What methods can you recommend?
I customarily use this way (which I discovered myself years ago):
Compute eigenvalues and eigenvectors of $\bf R$ and obtain PCA loadings from them (loading vector is eigenvector scaled up to the respective eigenvalue): $\bf A$.
Likewise obtain loadings from $\bf X'X$: $\bf A_x$.
Procrustes-rotate $\bf A$ to $\bf A_x$: $\text{svd}\bf(A_x'A) = USV'$; $\bf Q=VU'$ (orthogonal rotation matrix); $\bf A_q=AQ$ is the rotated $\bf A$.
Compute unit-scaled principal component scores of $\bf X$: $\bf U_x=X(A_x')^{-1}$.
Get $\bf Y$ the way we restore data "back" from components in PCA, but use $\bf A_q$ in place of $\bf A$: $\bf Y=U_xA_q$.

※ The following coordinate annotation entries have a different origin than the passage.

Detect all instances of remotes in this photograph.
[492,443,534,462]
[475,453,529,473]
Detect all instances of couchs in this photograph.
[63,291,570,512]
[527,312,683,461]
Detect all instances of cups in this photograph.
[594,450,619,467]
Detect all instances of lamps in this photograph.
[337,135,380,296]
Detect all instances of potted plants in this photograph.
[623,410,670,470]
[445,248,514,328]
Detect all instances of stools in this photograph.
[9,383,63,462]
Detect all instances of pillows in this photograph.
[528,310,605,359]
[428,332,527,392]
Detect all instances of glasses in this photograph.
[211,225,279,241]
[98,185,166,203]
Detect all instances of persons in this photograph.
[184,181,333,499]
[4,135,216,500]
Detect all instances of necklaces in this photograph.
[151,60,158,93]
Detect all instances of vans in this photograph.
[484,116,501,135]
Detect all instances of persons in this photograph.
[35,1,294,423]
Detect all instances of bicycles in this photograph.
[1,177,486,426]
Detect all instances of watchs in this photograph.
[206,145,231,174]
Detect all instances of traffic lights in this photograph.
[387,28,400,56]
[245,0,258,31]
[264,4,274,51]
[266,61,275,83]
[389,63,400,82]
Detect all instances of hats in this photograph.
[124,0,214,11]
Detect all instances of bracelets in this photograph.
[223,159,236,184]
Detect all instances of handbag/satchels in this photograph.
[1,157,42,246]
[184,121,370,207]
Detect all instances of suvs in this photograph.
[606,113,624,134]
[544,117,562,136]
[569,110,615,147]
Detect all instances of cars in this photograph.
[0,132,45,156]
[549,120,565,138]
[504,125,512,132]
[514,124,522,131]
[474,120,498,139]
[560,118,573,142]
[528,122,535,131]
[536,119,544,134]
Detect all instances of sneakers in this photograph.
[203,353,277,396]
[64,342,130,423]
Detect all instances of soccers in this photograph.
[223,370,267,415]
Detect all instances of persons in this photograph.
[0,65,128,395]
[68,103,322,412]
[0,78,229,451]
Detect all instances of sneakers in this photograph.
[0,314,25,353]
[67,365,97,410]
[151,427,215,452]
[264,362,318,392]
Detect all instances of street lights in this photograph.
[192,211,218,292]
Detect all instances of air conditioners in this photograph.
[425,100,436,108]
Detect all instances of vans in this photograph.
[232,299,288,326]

The idea behind is simple: orthogonally rotated loadings restore the target matrix as well as the unrotated ones: $\bf A_qA_q'=AA'=R$, but $\bf A_q$ is closer to $\bf A_x$ than $\bf A$ is. Thence, $\bf Y$ is "rather close" to $\bf X$ (while $\bf Y'Y=R$). If sums-of-squares in columns of $\bf X$ is initially already close to the diagonal of $\bf R$, this method looks especially handsome.
Remembering that unit-scaled pr. components are just left eigenvectors, the whole idea is shorter to express via svd equation: $\bf X= U_x[S_xV_x']$ where the bracketed term is $\bf A_x$. And we compute $\bf Y= U_x[S_rV_r']Q$ where the bracketed term is $\bf A$ from decomposing $\bf R$, and $\bf Q$ is orthogonal rotation (procrustes is this instance).
Is really $\mathbf {\|Y-X\|}^2=\text{min}$ of all by the method above? I don't know.
Can you suggest a method that is a stronger minimizer? Or computationally more efficient method? Or interesting from some other point of view? Whichever you prefer. Linear as well as nonlinear/iterative approaches are welcome to consider. If you have what to suggest, please show the algorithm or link to where it is described.